Question

At its boiling point $\left(\mathbf{280}\mathbf{°}\mathbf{C}\right)$and at atmospheric pressure, phosphorus has a gas density of$\mathbf{2}\mathbf{.}\mathbf{7}{\mathbf{gL}}^{\mathbf{-}\mathbf{1}}$ . Under the same conditions, nitrogen has a gas density of$\mathbf{0}\mathbf{.}\mathbf{62}{\mathbf{gL}}^{\mathbf{-}\mathbf{1}}$ . How many atoms of phosphorus are there in one phosphorus molecule under these conditions?

Short answer

The number of atoms in one phosphorus molecule is 4.

Step-by-step solution

Number of atoms

The formula used to calculate the number of atoms is:

$\mathbf{Z}\mathbf{=}\frac{\mathbf{Molarmassofelement}}{\mathbf{Originalmassofelement}}$

The molar mass can be obtained as:

$\mathbf{W}\mathbf{=}\frac{\mathbf{DRT}}{\mathbf{P}}$

The number of atoms of phosphorus present in one phosphorus molecule under these conditions

Let the molar mass of phosphorus at the given conditions be W.

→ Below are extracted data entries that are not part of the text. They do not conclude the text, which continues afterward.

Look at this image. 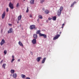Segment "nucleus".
Here are the masks:
<instances>
[{
  "instance_id": "obj_20",
  "label": "nucleus",
  "mask_w": 79,
  "mask_h": 79,
  "mask_svg": "<svg viewBox=\"0 0 79 79\" xmlns=\"http://www.w3.org/2000/svg\"><path fill=\"white\" fill-rule=\"evenodd\" d=\"M75 3H76V1H74L71 5V7H73V5L75 4Z\"/></svg>"
},
{
  "instance_id": "obj_1",
  "label": "nucleus",
  "mask_w": 79,
  "mask_h": 79,
  "mask_svg": "<svg viewBox=\"0 0 79 79\" xmlns=\"http://www.w3.org/2000/svg\"><path fill=\"white\" fill-rule=\"evenodd\" d=\"M63 10V6H61L60 7L59 10H58V16H60V15H61V11Z\"/></svg>"
},
{
  "instance_id": "obj_3",
  "label": "nucleus",
  "mask_w": 79,
  "mask_h": 79,
  "mask_svg": "<svg viewBox=\"0 0 79 79\" xmlns=\"http://www.w3.org/2000/svg\"><path fill=\"white\" fill-rule=\"evenodd\" d=\"M9 6L11 8V9H13L14 8V6H13V4L11 3V2H10L9 4Z\"/></svg>"
},
{
  "instance_id": "obj_43",
  "label": "nucleus",
  "mask_w": 79,
  "mask_h": 79,
  "mask_svg": "<svg viewBox=\"0 0 79 79\" xmlns=\"http://www.w3.org/2000/svg\"><path fill=\"white\" fill-rule=\"evenodd\" d=\"M44 8H43V10H44Z\"/></svg>"
},
{
  "instance_id": "obj_44",
  "label": "nucleus",
  "mask_w": 79,
  "mask_h": 79,
  "mask_svg": "<svg viewBox=\"0 0 79 79\" xmlns=\"http://www.w3.org/2000/svg\"><path fill=\"white\" fill-rule=\"evenodd\" d=\"M12 76V74L10 75V76Z\"/></svg>"
},
{
  "instance_id": "obj_26",
  "label": "nucleus",
  "mask_w": 79,
  "mask_h": 79,
  "mask_svg": "<svg viewBox=\"0 0 79 79\" xmlns=\"http://www.w3.org/2000/svg\"><path fill=\"white\" fill-rule=\"evenodd\" d=\"M7 53V51H6V50H5L4 52V55H6Z\"/></svg>"
},
{
  "instance_id": "obj_33",
  "label": "nucleus",
  "mask_w": 79,
  "mask_h": 79,
  "mask_svg": "<svg viewBox=\"0 0 79 79\" xmlns=\"http://www.w3.org/2000/svg\"><path fill=\"white\" fill-rule=\"evenodd\" d=\"M25 79H31L29 77H26Z\"/></svg>"
},
{
  "instance_id": "obj_47",
  "label": "nucleus",
  "mask_w": 79,
  "mask_h": 79,
  "mask_svg": "<svg viewBox=\"0 0 79 79\" xmlns=\"http://www.w3.org/2000/svg\"><path fill=\"white\" fill-rule=\"evenodd\" d=\"M1 59V58H0V60Z\"/></svg>"
},
{
  "instance_id": "obj_17",
  "label": "nucleus",
  "mask_w": 79,
  "mask_h": 79,
  "mask_svg": "<svg viewBox=\"0 0 79 79\" xmlns=\"http://www.w3.org/2000/svg\"><path fill=\"white\" fill-rule=\"evenodd\" d=\"M30 3L31 4V5H33V4H34V0H31V1L30 2Z\"/></svg>"
},
{
  "instance_id": "obj_12",
  "label": "nucleus",
  "mask_w": 79,
  "mask_h": 79,
  "mask_svg": "<svg viewBox=\"0 0 79 79\" xmlns=\"http://www.w3.org/2000/svg\"><path fill=\"white\" fill-rule=\"evenodd\" d=\"M13 32V29L10 28L9 30L8 31V33L9 34L10 33H11Z\"/></svg>"
},
{
  "instance_id": "obj_34",
  "label": "nucleus",
  "mask_w": 79,
  "mask_h": 79,
  "mask_svg": "<svg viewBox=\"0 0 79 79\" xmlns=\"http://www.w3.org/2000/svg\"><path fill=\"white\" fill-rule=\"evenodd\" d=\"M12 58H15V56H14V55L12 56Z\"/></svg>"
},
{
  "instance_id": "obj_18",
  "label": "nucleus",
  "mask_w": 79,
  "mask_h": 79,
  "mask_svg": "<svg viewBox=\"0 0 79 79\" xmlns=\"http://www.w3.org/2000/svg\"><path fill=\"white\" fill-rule=\"evenodd\" d=\"M6 66V64H3L2 67L4 68V69H5V67Z\"/></svg>"
},
{
  "instance_id": "obj_15",
  "label": "nucleus",
  "mask_w": 79,
  "mask_h": 79,
  "mask_svg": "<svg viewBox=\"0 0 79 79\" xmlns=\"http://www.w3.org/2000/svg\"><path fill=\"white\" fill-rule=\"evenodd\" d=\"M44 12L45 14H46V15H47V14H48V13H50V11L47 10H46Z\"/></svg>"
},
{
  "instance_id": "obj_14",
  "label": "nucleus",
  "mask_w": 79,
  "mask_h": 79,
  "mask_svg": "<svg viewBox=\"0 0 79 79\" xmlns=\"http://www.w3.org/2000/svg\"><path fill=\"white\" fill-rule=\"evenodd\" d=\"M33 37L34 39H37V35L36 34H34L33 35Z\"/></svg>"
},
{
  "instance_id": "obj_24",
  "label": "nucleus",
  "mask_w": 79,
  "mask_h": 79,
  "mask_svg": "<svg viewBox=\"0 0 79 79\" xmlns=\"http://www.w3.org/2000/svg\"><path fill=\"white\" fill-rule=\"evenodd\" d=\"M10 72L13 74V73H15V70L11 69L10 70Z\"/></svg>"
},
{
  "instance_id": "obj_25",
  "label": "nucleus",
  "mask_w": 79,
  "mask_h": 79,
  "mask_svg": "<svg viewBox=\"0 0 79 79\" xmlns=\"http://www.w3.org/2000/svg\"><path fill=\"white\" fill-rule=\"evenodd\" d=\"M45 2V0H40V2L41 3H42L43 2Z\"/></svg>"
},
{
  "instance_id": "obj_27",
  "label": "nucleus",
  "mask_w": 79,
  "mask_h": 79,
  "mask_svg": "<svg viewBox=\"0 0 79 79\" xmlns=\"http://www.w3.org/2000/svg\"><path fill=\"white\" fill-rule=\"evenodd\" d=\"M39 18H40V19H42L43 17H42V15H40L39 16Z\"/></svg>"
},
{
  "instance_id": "obj_10",
  "label": "nucleus",
  "mask_w": 79,
  "mask_h": 79,
  "mask_svg": "<svg viewBox=\"0 0 79 79\" xmlns=\"http://www.w3.org/2000/svg\"><path fill=\"white\" fill-rule=\"evenodd\" d=\"M46 60V57H44L42 60L41 61V63L43 64V63H45V61Z\"/></svg>"
},
{
  "instance_id": "obj_30",
  "label": "nucleus",
  "mask_w": 79,
  "mask_h": 79,
  "mask_svg": "<svg viewBox=\"0 0 79 79\" xmlns=\"http://www.w3.org/2000/svg\"><path fill=\"white\" fill-rule=\"evenodd\" d=\"M8 11H9V9H8V8H7L6 10V11L7 12H8Z\"/></svg>"
},
{
  "instance_id": "obj_31",
  "label": "nucleus",
  "mask_w": 79,
  "mask_h": 79,
  "mask_svg": "<svg viewBox=\"0 0 79 79\" xmlns=\"http://www.w3.org/2000/svg\"><path fill=\"white\" fill-rule=\"evenodd\" d=\"M48 20H49V21L51 20V19H52V18H49L48 19Z\"/></svg>"
},
{
  "instance_id": "obj_9",
  "label": "nucleus",
  "mask_w": 79,
  "mask_h": 79,
  "mask_svg": "<svg viewBox=\"0 0 79 79\" xmlns=\"http://www.w3.org/2000/svg\"><path fill=\"white\" fill-rule=\"evenodd\" d=\"M41 59H42V57H38L36 59V61H37L38 62H39V61H40Z\"/></svg>"
},
{
  "instance_id": "obj_22",
  "label": "nucleus",
  "mask_w": 79,
  "mask_h": 79,
  "mask_svg": "<svg viewBox=\"0 0 79 79\" xmlns=\"http://www.w3.org/2000/svg\"><path fill=\"white\" fill-rule=\"evenodd\" d=\"M19 6V2H18L16 5V8H18Z\"/></svg>"
},
{
  "instance_id": "obj_40",
  "label": "nucleus",
  "mask_w": 79,
  "mask_h": 79,
  "mask_svg": "<svg viewBox=\"0 0 79 79\" xmlns=\"http://www.w3.org/2000/svg\"><path fill=\"white\" fill-rule=\"evenodd\" d=\"M64 27V26H62L61 28H63Z\"/></svg>"
},
{
  "instance_id": "obj_8",
  "label": "nucleus",
  "mask_w": 79,
  "mask_h": 79,
  "mask_svg": "<svg viewBox=\"0 0 79 79\" xmlns=\"http://www.w3.org/2000/svg\"><path fill=\"white\" fill-rule=\"evenodd\" d=\"M5 12H4L3 13V14L2 15V19H4L5 18Z\"/></svg>"
},
{
  "instance_id": "obj_2",
  "label": "nucleus",
  "mask_w": 79,
  "mask_h": 79,
  "mask_svg": "<svg viewBox=\"0 0 79 79\" xmlns=\"http://www.w3.org/2000/svg\"><path fill=\"white\" fill-rule=\"evenodd\" d=\"M29 28L30 29H31V30H33V29L36 30V29H37V27H35V25H30Z\"/></svg>"
},
{
  "instance_id": "obj_11",
  "label": "nucleus",
  "mask_w": 79,
  "mask_h": 79,
  "mask_svg": "<svg viewBox=\"0 0 79 79\" xmlns=\"http://www.w3.org/2000/svg\"><path fill=\"white\" fill-rule=\"evenodd\" d=\"M21 18H22V16L21 15L19 16L18 17V21H20L21 19Z\"/></svg>"
},
{
  "instance_id": "obj_32",
  "label": "nucleus",
  "mask_w": 79,
  "mask_h": 79,
  "mask_svg": "<svg viewBox=\"0 0 79 79\" xmlns=\"http://www.w3.org/2000/svg\"><path fill=\"white\" fill-rule=\"evenodd\" d=\"M8 25H9V26H12V24H10V23L8 24Z\"/></svg>"
},
{
  "instance_id": "obj_23",
  "label": "nucleus",
  "mask_w": 79,
  "mask_h": 79,
  "mask_svg": "<svg viewBox=\"0 0 79 79\" xmlns=\"http://www.w3.org/2000/svg\"><path fill=\"white\" fill-rule=\"evenodd\" d=\"M52 18H53V21H56V16L52 17Z\"/></svg>"
},
{
  "instance_id": "obj_39",
  "label": "nucleus",
  "mask_w": 79,
  "mask_h": 79,
  "mask_svg": "<svg viewBox=\"0 0 79 79\" xmlns=\"http://www.w3.org/2000/svg\"><path fill=\"white\" fill-rule=\"evenodd\" d=\"M3 63V60H2V61H1V63Z\"/></svg>"
},
{
  "instance_id": "obj_6",
  "label": "nucleus",
  "mask_w": 79,
  "mask_h": 79,
  "mask_svg": "<svg viewBox=\"0 0 79 79\" xmlns=\"http://www.w3.org/2000/svg\"><path fill=\"white\" fill-rule=\"evenodd\" d=\"M40 36H42L43 37H44V38H47V35L44 34L40 33Z\"/></svg>"
},
{
  "instance_id": "obj_38",
  "label": "nucleus",
  "mask_w": 79,
  "mask_h": 79,
  "mask_svg": "<svg viewBox=\"0 0 79 79\" xmlns=\"http://www.w3.org/2000/svg\"><path fill=\"white\" fill-rule=\"evenodd\" d=\"M18 61H20V59H19L18 60Z\"/></svg>"
},
{
  "instance_id": "obj_45",
  "label": "nucleus",
  "mask_w": 79,
  "mask_h": 79,
  "mask_svg": "<svg viewBox=\"0 0 79 79\" xmlns=\"http://www.w3.org/2000/svg\"><path fill=\"white\" fill-rule=\"evenodd\" d=\"M23 0V1H25V0Z\"/></svg>"
},
{
  "instance_id": "obj_7",
  "label": "nucleus",
  "mask_w": 79,
  "mask_h": 79,
  "mask_svg": "<svg viewBox=\"0 0 79 79\" xmlns=\"http://www.w3.org/2000/svg\"><path fill=\"white\" fill-rule=\"evenodd\" d=\"M32 43L33 44H36V43H37V41H36V39H33L32 40Z\"/></svg>"
},
{
  "instance_id": "obj_46",
  "label": "nucleus",
  "mask_w": 79,
  "mask_h": 79,
  "mask_svg": "<svg viewBox=\"0 0 79 79\" xmlns=\"http://www.w3.org/2000/svg\"><path fill=\"white\" fill-rule=\"evenodd\" d=\"M8 0V1H10V0Z\"/></svg>"
},
{
  "instance_id": "obj_35",
  "label": "nucleus",
  "mask_w": 79,
  "mask_h": 79,
  "mask_svg": "<svg viewBox=\"0 0 79 79\" xmlns=\"http://www.w3.org/2000/svg\"><path fill=\"white\" fill-rule=\"evenodd\" d=\"M46 21L47 23H48V20H46Z\"/></svg>"
},
{
  "instance_id": "obj_21",
  "label": "nucleus",
  "mask_w": 79,
  "mask_h": 79,
  "mask_svg": "<svg viewBox=\"0 0 79 79\" xmlns=\"http://www.w3.org/2000/svg\"><path fill=\"white\" fill-rule=\"evenodd\" d=\"M21 77H22V78H26V75L24 74H22L21 75Z\"/></svg>"
},
{
  "instance_id": "obj_41",
  "label": "nucleus",
  "mask_w": 79,
  "mask_h": 79,
  "mask_svg": "<svg viewBox=\"0 0 79 79\" xmlns=\"http://www.w3.org/2000/svg\"><path fill=\"white\" fill-rule=\"evenodd\" d=\"M60 34H61V32H60Z\"/></svg>"
},
{
  "instance_id": "obj_19",
  "label": "nucleus",
  "mask_w": 79,
  "mask_h": 79,
  "mask_svg": "<svg viewBox=\"0 0 79 79\" xmlns=\"http://www.w3.org/2000/svg\"><path fill=\"white\" fill-rule=\"evenodd\" d=\"M40 30H39L36 31V34H39V35H40Z\"/></svg>"
},
{
  "instance_id": "obj_5",
  "label": "nucleus",
  "mask_w": 79,
  "mask_h": 79,
  "mask_svg": "<svg viewBox=\"0 0 79 79\" xmlns=\"http://www.w3.org/2000/svg\"><path fill=\"white\" fill-rule=\"evenodd\" d=\"M4 44H5V41L4 40L2 39L0 43V45H3Z\"/></svg>"
},
{
  "instance_id": "obj_42",
  "label": "nucleus",
  "mask_w": 79,
  "mask_h": 79,
  "mask_svg": "<svg viewBox=\"0 0 79 79\" xmlns=\"http://www.w3.org/2000/svg\"><path fill=\"white\" fill-rule=\"evenodd\" d=\"M17 23H18H18H19V21H18V22H17Z\"/></svg>"
},
{
  "instance_id": "obj_29",
  "label": "nucleus",
  "mask_w": 79,
  "mask_h": 79,
  "mask_svg": "<svg viewBox=\"0 0 79 79\" xmlns=\"http://www.w3.org/2000/svg\"><path fill=\"white\" fill-rule=\"evenodd\" d=\"M15 59L14 58H13L12 60V61H11V63H13V61H14V60H15Z\"/></svg>"
},
{
  "instance_id": "obj_37",
  "label": "nucleus",
  "mask_w": 79,
  "mask_h": 79,
  "mask_svg": "<svg viewBox=\"0 0 79 79\" xmlns=\"http://www.w3.org/2000/svg\"><path fill=\"white\" fill-rule=\"evenodd\" d=\"M30 18H32V15H30Z\"/></svg>"
},
{
  "instance_id": "obj_13",
  "label": "nucleus",
  "mask_w": 79,
  "mask_h": 79,
  "mask_svg": "<svg viewBox=\"0 0 79 79\" xmlns=\"http://www.w3.org/2000/svg\"><path fill=\"white\" fill-rule=\"evenodd\" d=\"M19 45L20 46H21V47H23V43H22L21 42L19 41Z\"/></svg>"
},
{
  "instance_id": "obj_16",
  "label": "nucleus",
  "mask_w": 79,
  "mask_h": 79,
  "mask_svg": "<svg viewBox=\"0 0 79 79\" xmlns=\"http://www.w3.org/2000/svg\"><path fill=\"white\" fill-rule=\"evenodd\" d=\"M12 77L14 78H16L17 77V75L16 73H14L12 75Z\"/></svg>"
},
{
  "instance_id": "obj_28",
  "label": "nucleus",
  "mask_w": 79,
  "mask_h": 79,
  "mask_svg": "<svg viewBox=\"0 0 79 79\" xmlns=\"http://www.w3.org/2000/svg\"><path fill=\"white\" fill-rule=\"evenodd\" d=\"M27 13H28L29 12V7H27V10H26Z\"/></svg>"
},
{
  "instance_id": "obj_36",
  "label": "nucleus",
  "mask_w": 79,
  "mask_h": 79,
  "mask_svg": "<svg viewBox=\"0 0 79 79\" xmlns=\"http://www.w3.org/2000/svg\"><path fill=\"white\" fill-rule=\"evenodd\" d=\"M64 23L62 25V26H64Z\"/></svg>"
},
{
  "instance_id": "obj_4",
  "label": "nucleus",
  "mask_w": 79,
  "mask_h": 79,
  "mask_svg": "<svg viewBox=\"0 0 79 79\" xmlns=\"http://www.w3.org/2000/svg\"><path fill=\"white\" fill-rule=\"evenodd\" d=\"M60 35H56L55 37H54L53 38V40H56V39H58V38L60 37Z\"/></svg>"
}]
</instances>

For ideal gas it is given that:

$\text{W =}\frac{\text{DRT}}{\text{P}}$

Where,

D represent the density of phosphorus gas which is equal to 2.7 g/L.

R represent the universal gas constant which is equal to 0.0821 atm.L/molK

T represent the temperature which is equal to $\text{280°C}$.

P represent the atmospheric pressure which is equal to 1 atm.

The data can be substituted in the equation as:

$$\begin{gathered} \text{W =}\frac{\text{DRT}}{\text{P}} \\ \text{=}\frac{{\text{2.7gL}}^{\text{- 1}}\text{×0.0821atmL/mol.K×553K}}{\text{1atm}} \\ \text{=}\frac{\text{122.58g}}{\text{mol}} \end{gathered}$$

The original mass of phosphorus is 31 g/mol.

Let the number of atoms in one phosphorus molecule be Z.

The value of Z can be found as:

$$\begin{gathered} \text{Z =}\frac{\text{Molar mass of phosphorus}}{\text{Original mass of phosphorus}} \\ \text{=}\frac{{\text{122.5835 g mol}}^{\text{- 1}}}{{\text{31g mol}}^{\text{- 1}}} \\ \text{= 4} \end{gathered}$$

The number of atoms in one phosphorus molecule is 4.